Kepala WHO menyatakan keprihatinan atas penyebaran virus di Iran, serta di Italia di mana lebih dari 200 dinyatakan positif dan lima meninggal.
"Beberapa minggu terakhir telah menunjukkan seberapa cepat virus baru dapat menyebar di seluruh dunia dan menyebabkan ketakutan dan gangguan yang meluas," kata ketua WHO Tedros Adhanom Ghebreyesus kepada wartawan.
Ryan mengatakan tim dari WHO akan tiba di Iran pada hari Selasa.
Wabah di Iran sebagian besar berpusat di kota Qom, tetapi menyebar dengan cepat dalam beberapa hari terakhir ketika warga Iran memilih hari Jumat dalam pemilihan parlemen. Banyak orang memakai masker dan memakai pembersih tangan.
Pejabat kesehatan Iran belum mengatakan apakah petugas kesehatan di Qom yang pertama kali melakukan kontak dengan orang yang terinfeksi telah mengambil tindakan pencegahan. Iran juga belum mengatakan berapa banyak orang yang dikarantina secara keseluruhan.
Untuk mencegah penyebaran virus, sekolah-sekolah di sebagian besar negara ditutup untuk hari kedua. Pertandingan sepak bola dan pemutaran film telah ditangguhkan. Metro Teheran, yang digunakan oleh sekitar 3 juta orang di ibukota, dan bus umum disanitasi setiap hari.
Iran telah mengkonfirmasi kasus di lima kota, termasuk Teheran. Walikota setempat di Teheran termasuk di antara mereka yang dikarantina.
Sementara Iran belum melaporkan kasus di kota timur laut Mashhad, pihak berwenang di Kuwait pada hari Senin mengatakan tiga pelancong yang kembali dari sana telah dites positif untuk virus tersebut, menimbulkan lebih banyak pertanyaan tentang tanggapan pemerintah Iran.

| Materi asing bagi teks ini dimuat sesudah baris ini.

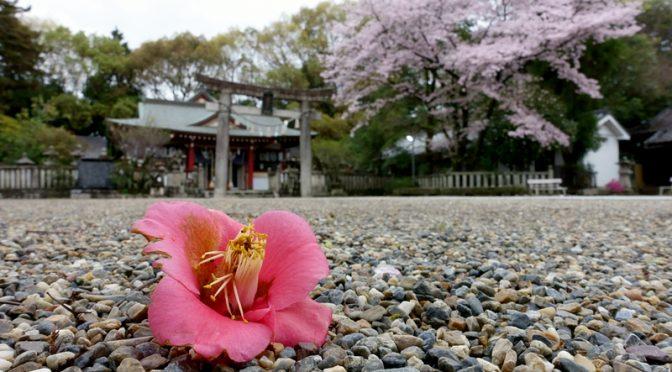 椿 機物神社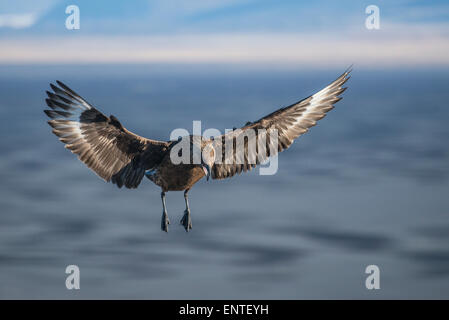 Arctic Skua in flight, Ingolfshofdi Cape, Iceland - Stock Photo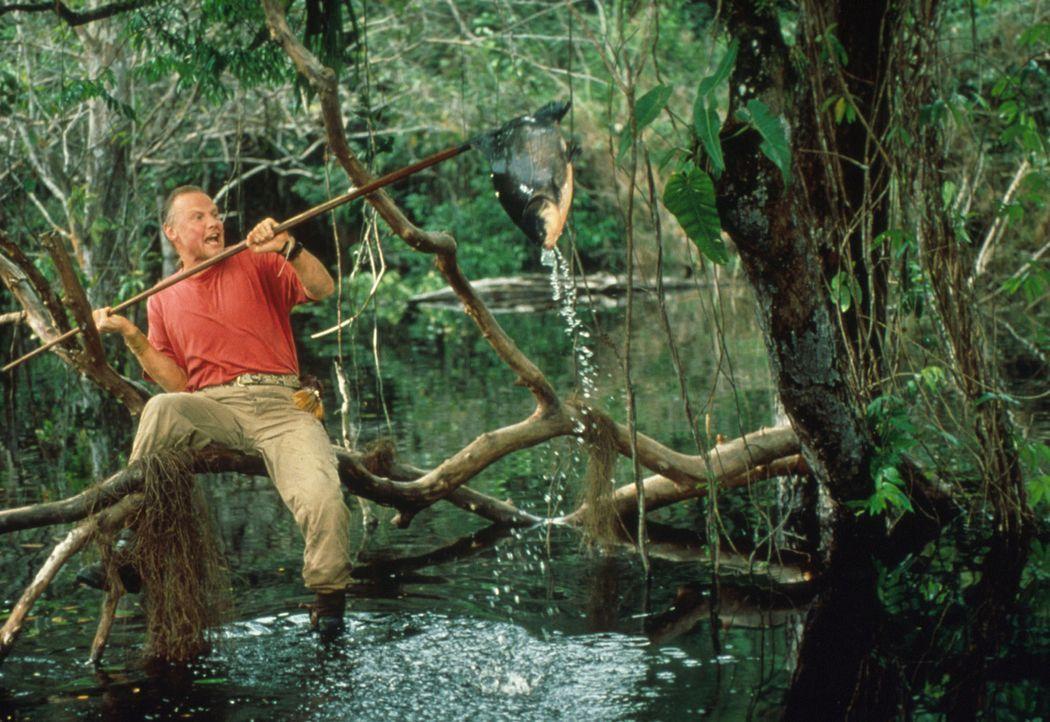 Ein guter Fang: Sarone (Jon Voight) jagt das Frühstück - oder den Schlangenköder ... - Bildquelle: Columbia TriStar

Irak mengatakan virus itu dikonfirmasikan pada seorang mahasiswa Iran berusia 22 tahun di Najaf, rumah bagi seminari dan tempat suci Syiah. Secara terpisah, seseorang di provinsi Herat di Afghanistan barat yang telah kembali dari Iran dinyatakan positif terkena virus.
Kementerian Kesehatan Bahrain mengatakan seorang warga yang terinfeksi yang kembali Jumat dari Iran telah transit melalui bandara internasional tersibuk di dunia di Dubai, Uni Emirat Arab. Kementerian mengatakan orang itu adalah sopir bus sekolah, dan bahwa siswa sedang diperiksa dan sekolah terkait akan ditutup selama dua minggu.
Oman mengatakan dua warganya yang kembali dari Iran memiliki virus dan berada di karantina.
Armenia juga menutup perbatasannya dengan Iran selama dua minggu dan menangguhkan penerbangan antara kedua negara. Azerbaijan untuk sementara menutup dua pos pemeriksaan perbatasan dengan Iran. Georgia membatasi pergerakan individu ke dan dari Iran dan menghentikan penerbangan langsung.